Theoretical Principles

Click here for a general introduction to IEML.

Abstract

IEML (Information Economy MetaLanguage) is a language with computable semantics that can be considered from three complementary points of view: linguistics, mathematics and computer science. From the linguistic point of view, it is a philological language, i.e. it can translate any natural language and is able to define its own words. Mathematically, it is a a category, i.e. an algebraic structure in isomorphic relation with a graph structure (a network of semantic relations between concepts). Finally, on the computing side, it functions as the indexing system of a virtual database and as a declarative programming language for semantic networks, ontologies and dataset labels. IEML solves a series of problems in the fields of artificial intelligence (labels for Machine Learning and ontologies for Knowledge Graphs) and knowledge management.

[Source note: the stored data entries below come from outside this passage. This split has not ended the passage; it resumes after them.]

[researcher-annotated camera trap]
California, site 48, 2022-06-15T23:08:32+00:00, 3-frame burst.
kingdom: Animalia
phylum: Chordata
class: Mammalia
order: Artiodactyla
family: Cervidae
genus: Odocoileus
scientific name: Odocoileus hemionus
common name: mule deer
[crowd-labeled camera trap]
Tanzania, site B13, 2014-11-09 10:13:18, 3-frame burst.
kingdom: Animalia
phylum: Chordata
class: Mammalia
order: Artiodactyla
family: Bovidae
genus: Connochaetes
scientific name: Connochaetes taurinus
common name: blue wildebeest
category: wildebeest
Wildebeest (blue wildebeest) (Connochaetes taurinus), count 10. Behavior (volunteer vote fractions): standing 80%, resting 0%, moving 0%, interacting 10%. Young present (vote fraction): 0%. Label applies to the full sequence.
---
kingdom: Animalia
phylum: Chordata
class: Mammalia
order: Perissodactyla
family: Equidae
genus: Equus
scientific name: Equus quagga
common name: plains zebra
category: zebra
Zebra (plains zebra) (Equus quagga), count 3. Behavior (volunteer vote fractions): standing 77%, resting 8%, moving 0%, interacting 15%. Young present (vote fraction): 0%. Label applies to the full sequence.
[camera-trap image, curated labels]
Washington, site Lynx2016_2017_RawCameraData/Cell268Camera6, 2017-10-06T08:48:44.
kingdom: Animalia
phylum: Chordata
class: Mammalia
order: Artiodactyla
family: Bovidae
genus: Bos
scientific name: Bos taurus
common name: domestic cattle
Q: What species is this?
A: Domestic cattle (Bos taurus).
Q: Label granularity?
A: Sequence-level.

The Problem of Coding Linguistic Meaning

There is currently no way in computer science to code the linguistic meaning in a uniform and computable way, as we can, for example, code images by the way of pixels or vectors. In order to represent meaning, we are still using natural languages, which are notoriously multiple, changing, and ambiguous. With the notable exception of number notation and mathematical codes, our writing systems are primarily designed to represent sounds. Their representation of categories or concepts is indirect (characters → sound → concepts) and difficult for computers to grasp. Computers can handle syntax (the regular arrangement of characters), but their handling of semantics remains imperfect and laborious. Despite the success of machine translation (Deep L, Google translate) and automatic text generation (GPT3, ChatGPT, etc.), computers don’t really understand the meaning of the texts they read or write.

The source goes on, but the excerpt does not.